Jusqu'en 1830, la vie y est celle d'une campagne proche de Paris, nourrice de la capitale et au delà des barrières celle d'un lieu de plaisir peuplé de cabarets et de guinguettes.
A partir de 1820, la fièvre immobilière s'empare des Batignolles où s'installent retraités et modestes rentiers. Ainsi, en même temps que les Ternes, Passy, Grenelle, Plaisance, les Batignolles sont créées par des spéculateurs et de nouveaux lotissements y sont construits. Dès 1828, le quartier des Batignolles, devenu prospère, veut se séparer de la ville de Clichy. L'indépendance des Batignolles est prononcée le 10 février 1830 par une ordonnance royale.
En 1860, suite à la démolition du mur des Fermiers Généraux, la commune entre dans le 17ème arrondissement parisien lors de l'annexion à la ville de Paris des communes suburbaines situées à l'intérieur de l'enceinte fortifiée de Thiers.


L'arrivée du chemin de fer : constitution du territoire
La révolution industrielle est lancée.

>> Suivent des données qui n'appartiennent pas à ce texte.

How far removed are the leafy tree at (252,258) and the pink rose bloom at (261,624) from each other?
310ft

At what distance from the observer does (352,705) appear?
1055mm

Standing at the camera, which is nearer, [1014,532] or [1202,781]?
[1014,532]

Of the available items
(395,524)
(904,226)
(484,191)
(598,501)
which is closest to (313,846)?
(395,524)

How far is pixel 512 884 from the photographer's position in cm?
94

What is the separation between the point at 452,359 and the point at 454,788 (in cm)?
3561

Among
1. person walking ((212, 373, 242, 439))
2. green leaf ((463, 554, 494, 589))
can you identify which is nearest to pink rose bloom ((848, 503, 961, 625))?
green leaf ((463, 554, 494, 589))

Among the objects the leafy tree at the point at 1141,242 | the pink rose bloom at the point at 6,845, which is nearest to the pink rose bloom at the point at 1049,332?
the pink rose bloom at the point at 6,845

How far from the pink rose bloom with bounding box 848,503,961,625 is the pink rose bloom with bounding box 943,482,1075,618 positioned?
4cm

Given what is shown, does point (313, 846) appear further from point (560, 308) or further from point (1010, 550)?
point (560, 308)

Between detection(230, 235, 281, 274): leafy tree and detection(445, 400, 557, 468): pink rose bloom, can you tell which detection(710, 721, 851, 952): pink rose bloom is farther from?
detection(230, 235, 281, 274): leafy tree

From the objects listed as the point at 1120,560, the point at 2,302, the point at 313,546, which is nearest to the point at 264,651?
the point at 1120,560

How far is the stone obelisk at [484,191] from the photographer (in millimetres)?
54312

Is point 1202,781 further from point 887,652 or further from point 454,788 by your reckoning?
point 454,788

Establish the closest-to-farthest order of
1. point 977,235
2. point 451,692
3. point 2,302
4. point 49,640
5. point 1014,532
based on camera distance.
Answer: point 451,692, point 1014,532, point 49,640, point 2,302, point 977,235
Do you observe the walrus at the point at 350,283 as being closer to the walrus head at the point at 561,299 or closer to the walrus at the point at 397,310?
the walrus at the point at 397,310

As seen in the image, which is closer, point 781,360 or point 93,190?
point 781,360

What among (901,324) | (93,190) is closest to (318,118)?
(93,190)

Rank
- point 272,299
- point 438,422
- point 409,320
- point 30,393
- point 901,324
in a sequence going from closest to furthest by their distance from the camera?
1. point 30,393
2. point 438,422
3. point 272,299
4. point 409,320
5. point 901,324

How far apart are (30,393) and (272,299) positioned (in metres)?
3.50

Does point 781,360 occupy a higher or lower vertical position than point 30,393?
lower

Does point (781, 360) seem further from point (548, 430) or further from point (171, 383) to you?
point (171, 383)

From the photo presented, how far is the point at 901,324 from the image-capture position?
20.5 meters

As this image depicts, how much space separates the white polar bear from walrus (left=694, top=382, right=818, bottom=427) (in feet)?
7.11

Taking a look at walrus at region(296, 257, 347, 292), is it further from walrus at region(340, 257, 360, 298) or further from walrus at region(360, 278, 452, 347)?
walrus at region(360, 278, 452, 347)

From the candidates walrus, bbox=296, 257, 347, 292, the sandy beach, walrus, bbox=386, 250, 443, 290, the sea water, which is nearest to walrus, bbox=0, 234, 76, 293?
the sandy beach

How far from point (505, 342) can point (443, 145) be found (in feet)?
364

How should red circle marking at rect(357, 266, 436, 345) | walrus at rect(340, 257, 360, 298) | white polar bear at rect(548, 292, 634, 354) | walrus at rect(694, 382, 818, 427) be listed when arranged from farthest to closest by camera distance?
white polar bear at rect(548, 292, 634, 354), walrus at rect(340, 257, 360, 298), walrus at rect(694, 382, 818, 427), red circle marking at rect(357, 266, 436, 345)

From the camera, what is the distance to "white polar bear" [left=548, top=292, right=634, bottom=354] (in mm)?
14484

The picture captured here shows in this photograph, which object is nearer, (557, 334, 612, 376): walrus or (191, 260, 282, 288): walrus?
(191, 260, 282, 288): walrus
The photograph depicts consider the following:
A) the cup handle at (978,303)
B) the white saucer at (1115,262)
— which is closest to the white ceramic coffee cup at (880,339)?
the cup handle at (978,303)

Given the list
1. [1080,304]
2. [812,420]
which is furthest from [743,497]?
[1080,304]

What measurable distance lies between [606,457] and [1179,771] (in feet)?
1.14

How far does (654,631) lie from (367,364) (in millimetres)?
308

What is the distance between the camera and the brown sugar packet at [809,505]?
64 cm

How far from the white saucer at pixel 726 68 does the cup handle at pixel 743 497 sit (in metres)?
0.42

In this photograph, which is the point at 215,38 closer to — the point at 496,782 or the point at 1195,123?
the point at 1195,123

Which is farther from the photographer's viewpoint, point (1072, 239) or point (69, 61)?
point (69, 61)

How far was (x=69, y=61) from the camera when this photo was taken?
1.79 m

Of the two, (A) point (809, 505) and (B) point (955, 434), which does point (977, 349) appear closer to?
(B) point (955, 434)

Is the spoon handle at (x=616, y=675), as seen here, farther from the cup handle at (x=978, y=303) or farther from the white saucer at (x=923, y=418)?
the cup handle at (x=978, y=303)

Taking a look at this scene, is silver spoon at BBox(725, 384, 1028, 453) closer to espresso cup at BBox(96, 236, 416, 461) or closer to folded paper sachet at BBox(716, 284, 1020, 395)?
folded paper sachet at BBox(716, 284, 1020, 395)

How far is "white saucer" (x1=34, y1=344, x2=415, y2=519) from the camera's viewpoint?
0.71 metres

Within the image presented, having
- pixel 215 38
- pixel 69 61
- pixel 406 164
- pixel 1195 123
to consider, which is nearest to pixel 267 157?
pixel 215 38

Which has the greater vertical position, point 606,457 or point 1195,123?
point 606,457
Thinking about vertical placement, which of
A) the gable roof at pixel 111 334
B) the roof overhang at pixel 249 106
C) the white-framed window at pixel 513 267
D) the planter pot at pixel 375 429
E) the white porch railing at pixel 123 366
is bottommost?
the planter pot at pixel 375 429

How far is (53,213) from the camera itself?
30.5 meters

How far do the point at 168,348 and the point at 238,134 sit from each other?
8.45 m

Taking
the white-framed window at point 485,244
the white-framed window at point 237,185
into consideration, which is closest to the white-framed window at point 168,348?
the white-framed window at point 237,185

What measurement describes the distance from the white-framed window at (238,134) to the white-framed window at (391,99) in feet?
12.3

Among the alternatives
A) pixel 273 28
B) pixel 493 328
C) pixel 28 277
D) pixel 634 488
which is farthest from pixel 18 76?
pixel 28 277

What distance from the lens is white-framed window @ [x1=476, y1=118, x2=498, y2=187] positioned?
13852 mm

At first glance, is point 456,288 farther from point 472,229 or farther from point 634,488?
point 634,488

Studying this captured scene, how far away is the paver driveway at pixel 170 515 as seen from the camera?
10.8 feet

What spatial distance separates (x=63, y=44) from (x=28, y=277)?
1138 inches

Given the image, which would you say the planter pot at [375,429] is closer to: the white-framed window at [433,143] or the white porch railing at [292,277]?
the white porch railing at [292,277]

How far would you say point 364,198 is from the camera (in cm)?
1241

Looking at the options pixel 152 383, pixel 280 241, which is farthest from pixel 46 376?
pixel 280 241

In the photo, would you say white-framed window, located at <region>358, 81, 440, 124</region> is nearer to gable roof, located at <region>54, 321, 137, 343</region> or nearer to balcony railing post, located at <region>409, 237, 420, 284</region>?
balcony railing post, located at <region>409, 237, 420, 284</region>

Avec elle se développe un nouveau capitalisme suscité par la création d'entreprises nouvelles. Pendant un siècle, six grandes compagnies ferroviaires vont régner sur Paris, ses transports et son urbanisme. Constituées en sociétés par action, ces Compagnies sont de grands groupes financiers dirigés par de puissants banquiers et de petits porteurs.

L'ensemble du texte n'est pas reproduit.